Is it working? I asked.
And then again when he didn’t hear, Is it working?
One hand had wandered up to his face and was tugging nervously at his eyebrow, which was as familiar to me as everything else, while the machine hummed and gave nothing but heat. It’s still not right, he said finally, not right.
For a moment he sat broken. My hand hovered, I wanted to touch him. Then he looked up at me with the clarity he used to have, the him I saw in my dreams, the light from the taped window slicing his body into parts, giving me eyes that carried a world I couldn’t see.
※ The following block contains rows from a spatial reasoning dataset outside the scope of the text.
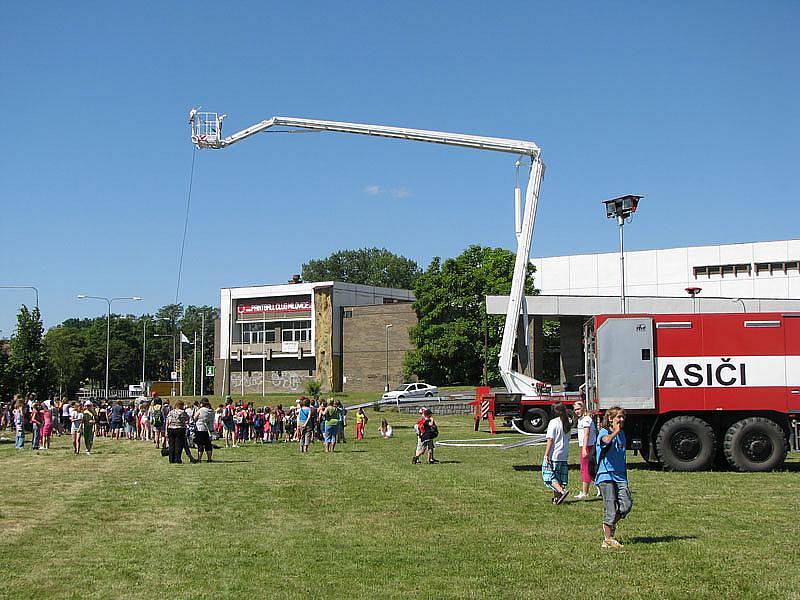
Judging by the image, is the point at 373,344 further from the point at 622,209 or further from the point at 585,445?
the point at 585,445

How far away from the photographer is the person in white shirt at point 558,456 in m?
14.5

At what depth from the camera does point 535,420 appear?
32875 mm

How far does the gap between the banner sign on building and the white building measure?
24.6 meters

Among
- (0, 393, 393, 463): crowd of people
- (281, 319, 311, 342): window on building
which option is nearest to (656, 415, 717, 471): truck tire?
(0, 393, 393, 463): crowd of people

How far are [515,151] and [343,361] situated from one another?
192ft

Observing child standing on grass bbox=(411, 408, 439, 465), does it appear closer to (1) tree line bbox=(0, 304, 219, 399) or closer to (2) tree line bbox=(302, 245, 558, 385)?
(1) tree line bbox=(0, 304, 219, 399)

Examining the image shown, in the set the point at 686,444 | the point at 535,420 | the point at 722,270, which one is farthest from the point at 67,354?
the point at 686,444

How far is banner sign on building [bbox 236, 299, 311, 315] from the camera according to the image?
89.9m

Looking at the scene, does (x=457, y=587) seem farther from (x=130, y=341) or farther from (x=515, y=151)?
(x=130, y=341)

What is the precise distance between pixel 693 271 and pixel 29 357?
5320 cm

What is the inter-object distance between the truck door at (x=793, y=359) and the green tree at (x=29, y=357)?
4729 cm

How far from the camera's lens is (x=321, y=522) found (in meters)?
12.8

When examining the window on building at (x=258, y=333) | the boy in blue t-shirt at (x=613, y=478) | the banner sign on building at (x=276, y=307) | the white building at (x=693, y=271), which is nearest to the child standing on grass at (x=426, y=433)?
the boy in blue t-shirt at (x=613, y=478)

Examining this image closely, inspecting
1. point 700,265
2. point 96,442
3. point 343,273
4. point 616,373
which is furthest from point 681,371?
point 343,273
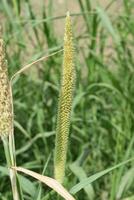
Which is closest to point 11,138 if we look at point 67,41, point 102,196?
point 67,41

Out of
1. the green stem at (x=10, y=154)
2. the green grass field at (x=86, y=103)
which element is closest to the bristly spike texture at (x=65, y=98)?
the green stem at (x=10, y=154)

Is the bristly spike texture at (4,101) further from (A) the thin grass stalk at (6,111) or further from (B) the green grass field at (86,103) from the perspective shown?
(B) the green grass field at (86,103)

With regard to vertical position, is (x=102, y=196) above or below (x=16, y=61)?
below

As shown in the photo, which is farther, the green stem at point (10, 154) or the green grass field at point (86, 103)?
the green grass field at point (86, 103)

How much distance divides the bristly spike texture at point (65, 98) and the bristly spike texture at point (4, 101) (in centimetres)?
8

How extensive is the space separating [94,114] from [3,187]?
16.2 inches

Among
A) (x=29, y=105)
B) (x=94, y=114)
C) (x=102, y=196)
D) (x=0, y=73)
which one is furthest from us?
(x=29, y=105)

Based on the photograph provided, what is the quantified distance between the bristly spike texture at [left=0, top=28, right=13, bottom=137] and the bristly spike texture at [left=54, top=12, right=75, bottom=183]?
0.08m

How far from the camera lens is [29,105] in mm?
2182

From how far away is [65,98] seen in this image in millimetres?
806

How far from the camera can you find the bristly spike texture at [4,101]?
742 mm

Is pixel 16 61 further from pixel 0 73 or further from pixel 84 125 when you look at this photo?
pixel 0 73

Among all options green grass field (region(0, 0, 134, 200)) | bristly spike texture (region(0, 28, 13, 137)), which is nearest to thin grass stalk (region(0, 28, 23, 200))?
bristly spike texture (region(0, 28, 13, 137))

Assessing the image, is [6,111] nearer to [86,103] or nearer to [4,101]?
[4,101]
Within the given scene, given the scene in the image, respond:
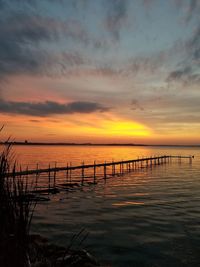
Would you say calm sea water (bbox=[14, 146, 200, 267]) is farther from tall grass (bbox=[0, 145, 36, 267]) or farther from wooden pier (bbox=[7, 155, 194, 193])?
tall grass (bbox=[0, 145, 36, 267])

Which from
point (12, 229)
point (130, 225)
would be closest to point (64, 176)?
point (130, 225)

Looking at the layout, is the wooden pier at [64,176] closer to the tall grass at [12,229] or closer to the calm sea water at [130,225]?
the calm sea water at [130,225]

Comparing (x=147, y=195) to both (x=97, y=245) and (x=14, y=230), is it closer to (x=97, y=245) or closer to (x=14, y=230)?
(x=97, y=245)

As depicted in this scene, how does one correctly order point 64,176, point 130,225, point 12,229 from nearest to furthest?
1. point 12,229
2. point 130,225
3. point 64,176

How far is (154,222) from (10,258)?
40.2 ft

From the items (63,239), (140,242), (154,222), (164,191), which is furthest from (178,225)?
(164,191)

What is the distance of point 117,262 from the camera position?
33.4ft

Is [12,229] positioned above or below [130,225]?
above

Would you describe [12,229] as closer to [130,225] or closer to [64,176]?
[130,225]

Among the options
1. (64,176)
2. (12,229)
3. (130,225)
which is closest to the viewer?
(12,229)

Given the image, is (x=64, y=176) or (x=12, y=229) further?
(x=64, y=176)

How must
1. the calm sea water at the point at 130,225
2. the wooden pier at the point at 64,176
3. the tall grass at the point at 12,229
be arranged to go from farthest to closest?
the wooden pier at the point at 64,176
the calm sea water at the point at 130,225
the tall grass at the point at 12,229

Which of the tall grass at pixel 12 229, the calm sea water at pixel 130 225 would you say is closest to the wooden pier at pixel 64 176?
the calm sea water at pixel 130 225

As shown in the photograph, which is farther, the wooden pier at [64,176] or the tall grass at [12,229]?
the wooden pier at [64,176]
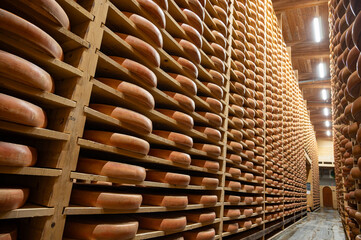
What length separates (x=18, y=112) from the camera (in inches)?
37.5

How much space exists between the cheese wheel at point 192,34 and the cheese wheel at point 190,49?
0.28 ft

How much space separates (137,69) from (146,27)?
297mm

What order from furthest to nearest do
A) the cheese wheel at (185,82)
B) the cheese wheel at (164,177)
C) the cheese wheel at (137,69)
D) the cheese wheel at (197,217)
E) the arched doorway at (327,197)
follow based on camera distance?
the arched doorway at (327,197) < the cheese wheel at (197,217) < the cheese wheel at (185,82) < the cheese wheel at (164,177) < the cheese wheel at (137,69)

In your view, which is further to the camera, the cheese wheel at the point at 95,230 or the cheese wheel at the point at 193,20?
the cheese wheel at the point at 193,20

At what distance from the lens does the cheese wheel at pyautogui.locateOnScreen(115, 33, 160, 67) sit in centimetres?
152

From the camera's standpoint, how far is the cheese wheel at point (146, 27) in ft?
5.14

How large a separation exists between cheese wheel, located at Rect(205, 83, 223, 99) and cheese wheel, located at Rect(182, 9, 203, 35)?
491mm

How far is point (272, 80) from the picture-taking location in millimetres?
4566

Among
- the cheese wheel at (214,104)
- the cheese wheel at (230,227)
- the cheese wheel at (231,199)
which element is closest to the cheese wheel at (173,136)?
the cheese wheel at (214,104)

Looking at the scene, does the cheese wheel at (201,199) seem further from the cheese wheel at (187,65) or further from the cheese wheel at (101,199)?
the cheese wheel at (187,65)

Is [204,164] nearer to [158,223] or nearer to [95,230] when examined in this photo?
[158,223]

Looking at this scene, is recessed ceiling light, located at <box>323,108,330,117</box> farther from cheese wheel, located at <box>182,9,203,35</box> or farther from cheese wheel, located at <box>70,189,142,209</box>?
cheese wheel, located at <box>70,189,142,209</box>

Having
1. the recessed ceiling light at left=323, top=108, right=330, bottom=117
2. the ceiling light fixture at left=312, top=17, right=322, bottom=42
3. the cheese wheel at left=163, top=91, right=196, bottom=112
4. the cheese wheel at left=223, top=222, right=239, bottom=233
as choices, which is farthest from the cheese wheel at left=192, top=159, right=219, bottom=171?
the recessed ceiling light at left=323, top=108, right=330, bottom=117

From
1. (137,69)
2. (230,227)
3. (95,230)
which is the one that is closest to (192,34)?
(137,69)
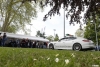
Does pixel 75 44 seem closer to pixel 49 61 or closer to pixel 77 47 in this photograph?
pixel 77 47

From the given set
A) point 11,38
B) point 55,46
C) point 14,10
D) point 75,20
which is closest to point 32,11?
point 14,10

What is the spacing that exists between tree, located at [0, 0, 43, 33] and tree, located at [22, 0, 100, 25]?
2870cm

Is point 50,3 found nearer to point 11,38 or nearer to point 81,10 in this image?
point 81,10

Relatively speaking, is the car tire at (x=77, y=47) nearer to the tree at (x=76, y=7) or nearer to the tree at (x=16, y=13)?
the tree at (x=76, y=7)

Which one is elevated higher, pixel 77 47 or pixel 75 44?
pixel 75 44

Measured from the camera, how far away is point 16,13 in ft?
126

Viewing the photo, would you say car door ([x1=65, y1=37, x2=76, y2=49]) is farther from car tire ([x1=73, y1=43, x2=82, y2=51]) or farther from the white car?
car tire ([x1=73, y1=43, x2=82, y2=51])

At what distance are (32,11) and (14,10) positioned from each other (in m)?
3.27

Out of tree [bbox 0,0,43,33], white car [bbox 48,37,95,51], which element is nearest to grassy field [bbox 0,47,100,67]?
white car [bbox 48,37,95,51]

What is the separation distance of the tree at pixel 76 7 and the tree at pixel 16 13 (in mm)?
28698

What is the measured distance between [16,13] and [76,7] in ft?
99.0

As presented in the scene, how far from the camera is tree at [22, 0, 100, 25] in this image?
8598 millimetres

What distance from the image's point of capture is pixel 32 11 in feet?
130

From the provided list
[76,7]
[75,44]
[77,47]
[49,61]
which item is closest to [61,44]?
[75,44]
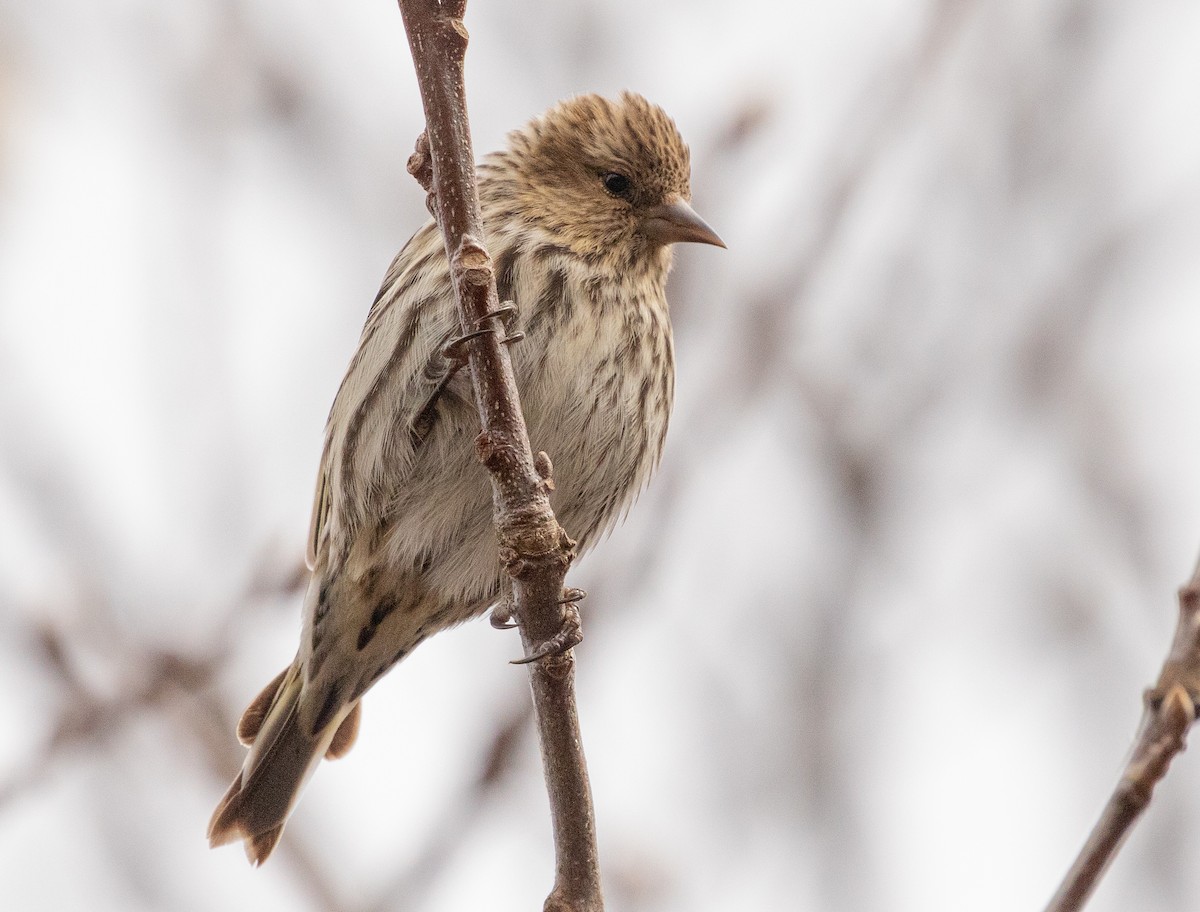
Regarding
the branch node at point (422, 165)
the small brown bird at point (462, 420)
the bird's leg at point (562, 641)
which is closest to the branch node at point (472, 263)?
the branch node at point (422, 165)

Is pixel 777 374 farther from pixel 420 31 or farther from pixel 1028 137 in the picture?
pixel 420 31

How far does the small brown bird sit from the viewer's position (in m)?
3.89

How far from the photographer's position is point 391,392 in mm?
3910

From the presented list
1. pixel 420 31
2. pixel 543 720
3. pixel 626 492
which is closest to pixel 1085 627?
pixel 626 492

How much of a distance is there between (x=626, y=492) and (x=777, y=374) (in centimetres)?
87

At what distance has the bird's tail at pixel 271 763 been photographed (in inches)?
170

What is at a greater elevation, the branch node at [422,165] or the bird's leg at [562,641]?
the branch node at [422,165]

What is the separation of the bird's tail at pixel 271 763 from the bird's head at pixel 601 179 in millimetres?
1545

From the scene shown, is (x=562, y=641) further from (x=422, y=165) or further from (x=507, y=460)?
(x=422, y=165)

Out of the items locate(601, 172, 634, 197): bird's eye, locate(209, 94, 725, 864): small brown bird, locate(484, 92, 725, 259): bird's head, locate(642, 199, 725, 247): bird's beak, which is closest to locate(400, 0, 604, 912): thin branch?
locate(209, 94, 725, 864): small brown bird

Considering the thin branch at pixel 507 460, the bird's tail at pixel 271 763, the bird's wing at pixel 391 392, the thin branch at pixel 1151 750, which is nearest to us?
the thin branch at pixel 1151 750

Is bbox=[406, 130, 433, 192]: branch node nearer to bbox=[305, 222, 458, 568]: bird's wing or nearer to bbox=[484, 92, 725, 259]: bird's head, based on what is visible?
bbox=[305, 222, 458, 568]: bird's wing

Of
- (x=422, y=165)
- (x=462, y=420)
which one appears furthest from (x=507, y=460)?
(x=462, y=420)

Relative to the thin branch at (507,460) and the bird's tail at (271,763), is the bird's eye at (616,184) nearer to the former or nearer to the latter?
the bird's tail at (271,763)
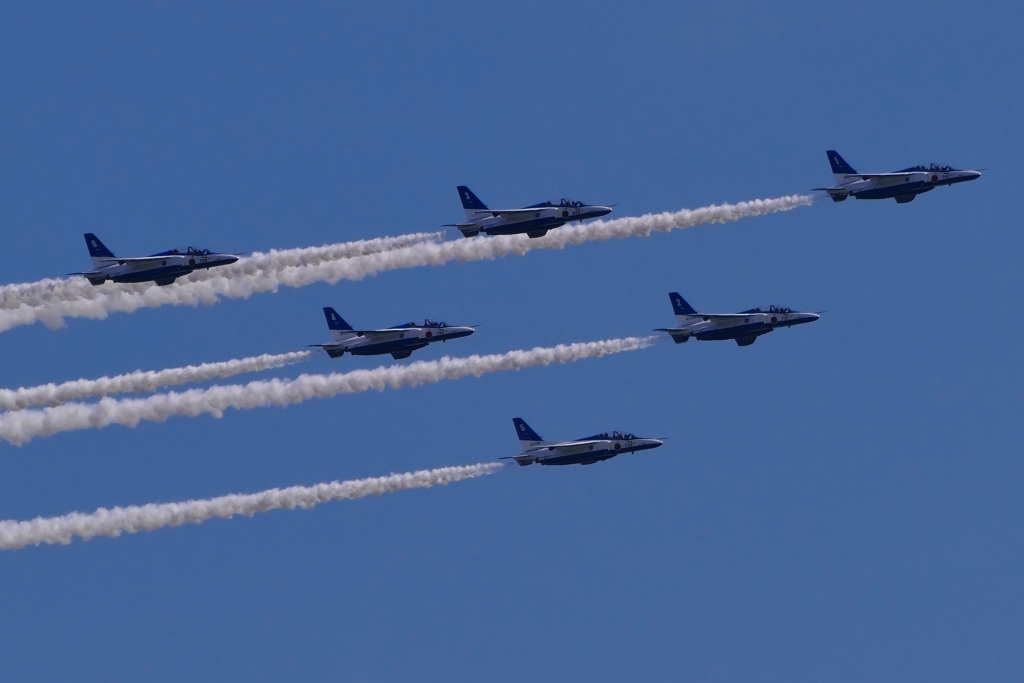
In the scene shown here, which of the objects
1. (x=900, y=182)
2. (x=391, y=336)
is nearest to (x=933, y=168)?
(x=900, y=182)

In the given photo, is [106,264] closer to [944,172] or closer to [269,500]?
[269,500]

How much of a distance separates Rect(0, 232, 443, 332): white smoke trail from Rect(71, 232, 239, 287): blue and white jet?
4701mm

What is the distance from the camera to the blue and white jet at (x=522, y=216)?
83938mm

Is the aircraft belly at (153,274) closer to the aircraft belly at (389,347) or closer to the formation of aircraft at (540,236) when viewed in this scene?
the formation of aircraft at (540,236)

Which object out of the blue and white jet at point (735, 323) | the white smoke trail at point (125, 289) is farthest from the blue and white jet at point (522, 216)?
the blue and white jet at point (735, 323)

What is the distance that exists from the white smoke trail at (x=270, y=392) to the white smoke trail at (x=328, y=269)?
613cm

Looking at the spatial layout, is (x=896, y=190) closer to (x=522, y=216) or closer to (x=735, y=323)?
(x=735, y=323)

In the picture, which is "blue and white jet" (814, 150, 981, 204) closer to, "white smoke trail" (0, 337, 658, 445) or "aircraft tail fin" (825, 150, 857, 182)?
"aircraft tail fin" (825, 150, 857, 182)

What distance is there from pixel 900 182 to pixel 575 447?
24655 mm

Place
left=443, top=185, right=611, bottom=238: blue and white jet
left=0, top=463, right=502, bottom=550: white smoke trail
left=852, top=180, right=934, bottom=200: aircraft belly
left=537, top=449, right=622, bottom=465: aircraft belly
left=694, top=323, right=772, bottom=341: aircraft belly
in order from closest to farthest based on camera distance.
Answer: left=0, top=463, right=502, bottom=550: white smoke trail
left=443, top=185, right=611, bottom=238: blue and white jet
left=537, top=449, right=622, bottom=465: aircraft belly
left=694, top=323, right=772, bottom=341: aircraft belly
left=852, top=180, right=934, bottom=200: aircraft belly

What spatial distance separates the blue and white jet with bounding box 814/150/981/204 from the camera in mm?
88500

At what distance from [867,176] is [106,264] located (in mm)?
43769

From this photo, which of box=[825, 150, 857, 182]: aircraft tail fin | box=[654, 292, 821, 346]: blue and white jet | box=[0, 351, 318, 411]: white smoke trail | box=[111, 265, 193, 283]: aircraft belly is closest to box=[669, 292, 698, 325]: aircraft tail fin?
box=[654, 292, 821, 346]: blue and white jet

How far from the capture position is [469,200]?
280 feet
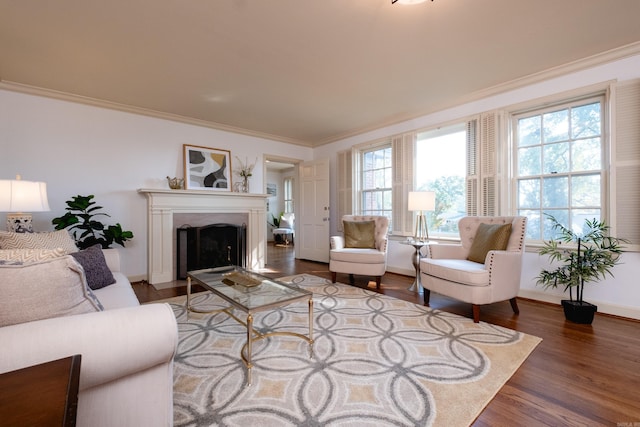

I want to reach them, he said. I want to reach them so badly.
I know, I said quietly. You’ve tried so much.
He stared at the beacon, inert. We’ll manage, he said, I’ll get it to work and you’ll finally be able to understand, and I cracked a smile and said that Yes, we will, I will, and I wanted to believe it so badly I was shaking, I wanted him to grab hold of my hand and take me to him, escape with him. But he just stood up, slipped away, there were adjustments he needed to make, a kind of feedback loop that might’ve — and I nodded, I nodded and said I should probably let him get on with things, and he said that Yes, he needed to concentrate, to clear his head. I stood up slowly, watched him approach the desk, the cold meal. Waiting until I’d left.